INSTRUCTIONS
1 > In the passage about the writer's mother, what kind of book would the mother be if she were one?
2 > Print the stretch of the passage about the writer's mother from "Sometimes I wonder" through "then apologizes for.".

----- EXTRACT TO READ -----

Sometimes I wonder (yes, I wonder about things obsessively a lot) just when is too much… well, just too much. I wonder how many ranting messages I can listen to, I wonder how many times I can wait for her to find a new bottle of water because tap water is poisoned, I wonder how many times I need to brush off some really hurtful comments which she then apologizes for.
And sometimes I just really hate it all. I hate that my mother has either schizophrenia or is bipolar – whatever she has, she is just a mess. Because I am a bibliophile, I will have to say that if she were a book, she would be a very tattered one but completely laminated (doubly laminated to keep out germs) and FILLED with all the wrong facts. I hate that I go and visit her, but I can’t give her my address because she’ll start “dropping by” constantly without warning (and I mean constantly). I hate that I give her my number, and then she leaves me a mean message. I hate so many things. And, most of all, I hate that she probably doesn’t really mean it all. She just doesn’t know any better. She is confused, she is lost, she is alone, and she is getting bitter about being confused, lost, and alone. I hate that she will most likely stay this way. I hate that sometimes it’s just too late for some people. Because then I feel hopeless, and shouldn’t there be hope for every one???? It only seems fair. And then I think of little babies born to HIV mothers, and even little babies born with HIV, and then I really don’t get how it all works. Yes, I really know how to be hopeless and think and think until there actually develops a large, black cloud with rain pouring over my head as I walk around shaking my fist to the heavens. When people say, “God has blessed us”, I wonder what that means… God has chosen for good to happen to some and for bad to others? Why to little children? Lost children who become lost adults. And no one thinks they’re even a bit cute anymore.

----- MATERIAL SUPPLIED -----

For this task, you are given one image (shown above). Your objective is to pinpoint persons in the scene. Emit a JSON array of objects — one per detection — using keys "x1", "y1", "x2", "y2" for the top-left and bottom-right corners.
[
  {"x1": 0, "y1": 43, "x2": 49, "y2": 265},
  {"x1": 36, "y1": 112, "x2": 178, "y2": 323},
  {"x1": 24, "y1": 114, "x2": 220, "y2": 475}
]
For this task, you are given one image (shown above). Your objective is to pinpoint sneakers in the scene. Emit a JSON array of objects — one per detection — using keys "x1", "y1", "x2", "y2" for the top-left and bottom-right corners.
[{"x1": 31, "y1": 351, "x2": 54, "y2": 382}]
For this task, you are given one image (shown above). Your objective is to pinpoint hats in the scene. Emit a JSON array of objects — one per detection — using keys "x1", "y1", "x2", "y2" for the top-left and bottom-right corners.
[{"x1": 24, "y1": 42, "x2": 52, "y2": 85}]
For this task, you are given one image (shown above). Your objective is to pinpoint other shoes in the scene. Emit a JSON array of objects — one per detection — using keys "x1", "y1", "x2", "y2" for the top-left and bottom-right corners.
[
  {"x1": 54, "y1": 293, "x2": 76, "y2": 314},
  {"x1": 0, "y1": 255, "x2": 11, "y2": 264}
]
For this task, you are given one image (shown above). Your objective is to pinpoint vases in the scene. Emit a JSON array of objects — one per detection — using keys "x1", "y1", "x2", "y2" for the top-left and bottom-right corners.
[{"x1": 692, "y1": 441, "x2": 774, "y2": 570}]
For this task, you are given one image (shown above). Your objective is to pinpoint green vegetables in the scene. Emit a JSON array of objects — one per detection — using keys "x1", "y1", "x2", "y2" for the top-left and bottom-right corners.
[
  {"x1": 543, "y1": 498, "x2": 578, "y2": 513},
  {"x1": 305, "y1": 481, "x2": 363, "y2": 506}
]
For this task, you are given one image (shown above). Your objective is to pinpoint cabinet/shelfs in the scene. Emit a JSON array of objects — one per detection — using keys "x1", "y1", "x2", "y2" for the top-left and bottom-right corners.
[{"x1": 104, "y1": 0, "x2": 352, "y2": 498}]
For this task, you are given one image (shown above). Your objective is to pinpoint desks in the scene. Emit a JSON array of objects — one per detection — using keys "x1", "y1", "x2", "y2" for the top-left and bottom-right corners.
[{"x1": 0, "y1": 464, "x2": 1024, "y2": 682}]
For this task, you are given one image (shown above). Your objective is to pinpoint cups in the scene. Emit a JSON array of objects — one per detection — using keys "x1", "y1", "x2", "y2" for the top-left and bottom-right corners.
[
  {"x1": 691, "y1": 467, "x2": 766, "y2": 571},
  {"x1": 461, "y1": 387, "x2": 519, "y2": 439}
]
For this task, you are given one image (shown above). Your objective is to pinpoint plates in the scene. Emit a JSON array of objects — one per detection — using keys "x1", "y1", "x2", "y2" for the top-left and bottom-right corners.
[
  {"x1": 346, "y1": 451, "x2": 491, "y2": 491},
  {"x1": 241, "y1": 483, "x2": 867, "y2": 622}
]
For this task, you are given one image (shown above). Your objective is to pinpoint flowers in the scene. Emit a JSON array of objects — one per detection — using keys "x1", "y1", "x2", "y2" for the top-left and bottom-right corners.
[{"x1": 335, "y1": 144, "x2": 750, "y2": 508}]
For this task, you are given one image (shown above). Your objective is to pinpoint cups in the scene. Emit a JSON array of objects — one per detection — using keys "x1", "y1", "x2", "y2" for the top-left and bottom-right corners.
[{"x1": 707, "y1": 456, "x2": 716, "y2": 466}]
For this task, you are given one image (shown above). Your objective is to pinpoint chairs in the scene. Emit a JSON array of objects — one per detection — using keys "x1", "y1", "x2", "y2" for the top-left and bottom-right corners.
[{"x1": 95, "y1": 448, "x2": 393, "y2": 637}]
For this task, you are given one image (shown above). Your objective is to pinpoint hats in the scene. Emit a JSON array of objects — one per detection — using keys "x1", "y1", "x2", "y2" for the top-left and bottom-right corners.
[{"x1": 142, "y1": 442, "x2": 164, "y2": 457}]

-----

SOLVED TASKS
1 > A very tattered one, completely laminated (doubly, to keep out germs) and filled with all the wrong facts.

2 >
Sometimes I wonder (yes, I wonder about things obsessively a lot) just when is too much… well, just too much. I wonder how many ranting messages I can listen to, I wonder how many times I can wait for her to find a new bottle of water because tap water is poisoned, I wonder how many times I need to brush off some really hurtful comments which she then apologizes for.